+++ STORED RECORDS

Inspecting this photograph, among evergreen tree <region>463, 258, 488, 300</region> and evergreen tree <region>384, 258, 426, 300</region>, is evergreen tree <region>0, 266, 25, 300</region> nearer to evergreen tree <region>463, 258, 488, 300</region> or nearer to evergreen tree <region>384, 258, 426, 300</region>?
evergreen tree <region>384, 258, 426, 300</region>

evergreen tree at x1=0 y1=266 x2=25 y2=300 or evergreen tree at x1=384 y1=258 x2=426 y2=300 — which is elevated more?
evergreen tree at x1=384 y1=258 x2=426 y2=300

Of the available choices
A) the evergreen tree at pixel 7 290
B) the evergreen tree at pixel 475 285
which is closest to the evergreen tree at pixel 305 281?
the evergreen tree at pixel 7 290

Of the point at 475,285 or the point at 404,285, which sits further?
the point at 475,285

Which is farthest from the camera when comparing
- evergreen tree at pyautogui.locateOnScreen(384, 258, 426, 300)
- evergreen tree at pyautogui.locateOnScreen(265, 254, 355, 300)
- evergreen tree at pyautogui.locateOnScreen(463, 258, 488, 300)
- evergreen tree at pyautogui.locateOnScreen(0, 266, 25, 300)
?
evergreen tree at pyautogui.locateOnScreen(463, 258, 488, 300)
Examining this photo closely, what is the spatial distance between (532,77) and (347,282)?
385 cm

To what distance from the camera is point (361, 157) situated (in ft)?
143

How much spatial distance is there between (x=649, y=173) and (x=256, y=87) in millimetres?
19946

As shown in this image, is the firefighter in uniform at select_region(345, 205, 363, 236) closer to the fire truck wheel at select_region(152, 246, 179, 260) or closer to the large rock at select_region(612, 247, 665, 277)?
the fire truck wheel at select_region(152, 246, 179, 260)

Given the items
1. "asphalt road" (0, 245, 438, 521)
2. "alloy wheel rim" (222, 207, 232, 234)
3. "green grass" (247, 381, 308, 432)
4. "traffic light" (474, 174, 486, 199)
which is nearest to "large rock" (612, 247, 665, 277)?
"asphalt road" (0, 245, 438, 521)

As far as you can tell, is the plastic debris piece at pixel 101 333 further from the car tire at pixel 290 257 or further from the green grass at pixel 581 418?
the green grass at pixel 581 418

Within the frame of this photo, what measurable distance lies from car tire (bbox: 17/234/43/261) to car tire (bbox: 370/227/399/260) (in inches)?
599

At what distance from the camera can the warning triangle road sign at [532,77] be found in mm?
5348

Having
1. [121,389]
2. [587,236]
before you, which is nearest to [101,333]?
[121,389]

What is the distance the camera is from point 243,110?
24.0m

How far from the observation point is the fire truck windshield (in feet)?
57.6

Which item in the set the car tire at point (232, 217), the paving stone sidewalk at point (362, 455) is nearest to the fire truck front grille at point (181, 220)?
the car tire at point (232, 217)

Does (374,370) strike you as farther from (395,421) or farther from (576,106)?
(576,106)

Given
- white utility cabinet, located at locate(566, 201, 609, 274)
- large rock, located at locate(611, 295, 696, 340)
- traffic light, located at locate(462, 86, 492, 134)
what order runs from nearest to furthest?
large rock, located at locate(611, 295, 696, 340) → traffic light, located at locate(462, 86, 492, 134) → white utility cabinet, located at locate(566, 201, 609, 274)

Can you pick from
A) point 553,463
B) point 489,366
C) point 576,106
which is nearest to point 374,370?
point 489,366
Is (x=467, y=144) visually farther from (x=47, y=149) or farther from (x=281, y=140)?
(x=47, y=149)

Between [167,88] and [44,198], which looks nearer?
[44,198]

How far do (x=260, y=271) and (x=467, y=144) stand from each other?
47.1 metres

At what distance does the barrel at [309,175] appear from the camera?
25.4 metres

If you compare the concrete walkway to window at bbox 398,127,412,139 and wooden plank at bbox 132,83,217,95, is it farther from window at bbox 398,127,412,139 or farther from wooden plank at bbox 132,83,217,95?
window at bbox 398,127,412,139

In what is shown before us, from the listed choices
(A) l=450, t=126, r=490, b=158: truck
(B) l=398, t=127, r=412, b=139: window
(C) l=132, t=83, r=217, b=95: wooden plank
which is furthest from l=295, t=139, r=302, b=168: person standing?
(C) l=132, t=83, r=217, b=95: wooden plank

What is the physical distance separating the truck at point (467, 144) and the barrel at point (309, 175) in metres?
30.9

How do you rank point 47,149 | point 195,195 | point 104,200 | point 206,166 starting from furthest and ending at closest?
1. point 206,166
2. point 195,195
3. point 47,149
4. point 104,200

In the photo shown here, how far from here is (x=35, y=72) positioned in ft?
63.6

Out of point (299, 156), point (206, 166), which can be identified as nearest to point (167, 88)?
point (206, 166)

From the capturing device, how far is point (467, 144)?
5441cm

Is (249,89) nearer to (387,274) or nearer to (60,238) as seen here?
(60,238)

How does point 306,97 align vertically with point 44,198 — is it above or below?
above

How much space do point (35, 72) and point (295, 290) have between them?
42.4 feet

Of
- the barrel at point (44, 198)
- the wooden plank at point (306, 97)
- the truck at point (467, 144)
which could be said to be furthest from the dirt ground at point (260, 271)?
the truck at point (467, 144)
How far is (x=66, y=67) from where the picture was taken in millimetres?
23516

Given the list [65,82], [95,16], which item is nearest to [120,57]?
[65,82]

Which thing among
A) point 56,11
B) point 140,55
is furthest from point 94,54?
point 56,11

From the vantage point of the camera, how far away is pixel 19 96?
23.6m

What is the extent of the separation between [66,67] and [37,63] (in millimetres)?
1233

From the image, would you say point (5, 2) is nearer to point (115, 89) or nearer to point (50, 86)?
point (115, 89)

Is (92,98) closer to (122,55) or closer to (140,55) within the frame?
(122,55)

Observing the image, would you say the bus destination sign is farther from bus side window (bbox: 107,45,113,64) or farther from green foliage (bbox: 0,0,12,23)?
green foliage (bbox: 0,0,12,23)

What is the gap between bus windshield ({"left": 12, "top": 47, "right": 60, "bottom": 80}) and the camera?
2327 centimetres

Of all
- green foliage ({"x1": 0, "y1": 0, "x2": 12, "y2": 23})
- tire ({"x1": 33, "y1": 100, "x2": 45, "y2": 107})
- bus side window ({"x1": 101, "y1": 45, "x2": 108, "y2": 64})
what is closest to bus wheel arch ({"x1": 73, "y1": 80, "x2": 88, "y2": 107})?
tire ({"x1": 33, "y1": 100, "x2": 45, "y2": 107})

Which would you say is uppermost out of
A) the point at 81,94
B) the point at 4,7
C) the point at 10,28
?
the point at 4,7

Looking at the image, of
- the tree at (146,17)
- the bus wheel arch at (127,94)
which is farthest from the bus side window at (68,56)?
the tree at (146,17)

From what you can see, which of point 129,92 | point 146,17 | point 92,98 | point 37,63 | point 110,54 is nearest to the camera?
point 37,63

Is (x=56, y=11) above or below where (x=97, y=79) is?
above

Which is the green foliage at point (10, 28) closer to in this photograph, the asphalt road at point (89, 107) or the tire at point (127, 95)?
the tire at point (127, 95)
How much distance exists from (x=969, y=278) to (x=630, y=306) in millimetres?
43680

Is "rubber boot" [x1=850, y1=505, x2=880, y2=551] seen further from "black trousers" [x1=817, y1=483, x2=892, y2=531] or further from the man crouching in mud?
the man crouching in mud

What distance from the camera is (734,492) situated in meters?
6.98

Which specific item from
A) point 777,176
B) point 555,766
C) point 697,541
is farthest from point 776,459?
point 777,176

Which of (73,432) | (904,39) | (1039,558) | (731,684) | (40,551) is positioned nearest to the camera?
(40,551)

++++++

Give the lines from the one containing "From the vantage" through the end of the entries again, exactly as written and with no other lines.

From the vantage point of the camera, how far away is pixel 19 96?
23.6m

What is the extent of the separation between [66,67] and [37,63] (in millimetres)?
1233

From the image, would you say point (5, 2) is nearer to point (115, 89) or nearer to point (50, 86)?
point (115, 89)

Is (92,98) closer to (122,55) or closer to (140,55) within the frame?
(122,55)

Observing the image, would you say the bus destination sign is farther from bus side window (bbox: 107,45,113,64) or farther from green foliage (bbox: 0,0,12,23)?
green foliage (bbox: 0,0,12,23)

What is the gap between bus windshield ({"left": 12, "top": 47, "right": 60, "bottom": 80}) and the camera?
2327 centimetres

Of all
- green foliage ({"x1": 0, "y1": 0, "x2": 12, "y2": 23})
- tire ({"x1": 33, "y1": 100, "x2": 45, "y2": 107})
- bus side window ({"x1": 101, "y1": 45, "x2": 108, "y2": 64})
what is closest to bus wheel arch ({"x1": 73, "y1": 80, "x2": 88, "y2": 107})?
tire ({"x1": 33, "y1": 100, "x2": 45, "y2": 107})

Which would you say is uppermost out of
A) the point at 81,94
B) the point at 4,7
C) the point at 10,28
?
the point at 4,7

Looking at the image, of
- the tree at (146,17)
- the bus wheel arch at (127,94)
which is farthest from the bus side window at (68,56)?
the tree at (146,17)

From what you can see, which of point 129,92 | point 146,17 | point 92,98 | point 37,63 | point 110,54 is nearest to the camera?
point 37,63

Is (x=56, y=11) above or below where (x=97, y=79) is?
above

Which is the green foliage at point (10, 28) closer to in this photograph, the asphalt road at point (89, 107) or the tire at point (127, 95)?
the tire at point (127, 95)
How much distance exists from (x=969, y=278) to (x=630, y=306) in millimetres?
43680

Is "rubber boot" [x1=850, y1=505, x2=880, y2=551] seen further from "black trousers" [x1=817, y1=483, x2=892, y2=531] or further from the man crouching in mud?
the man crouching in mud

What distance from the camera is (734,492) situated in meters?
6.98

Which specific item from
A) point 777,176
B) point 555,766
C) point 697,541
is farthest from point 776,459?
point 777,176

Which of (73,432) | (904,39) | (1039,558) | (731,684) | (40,551) is positioned nearest to the camera?
(40,551)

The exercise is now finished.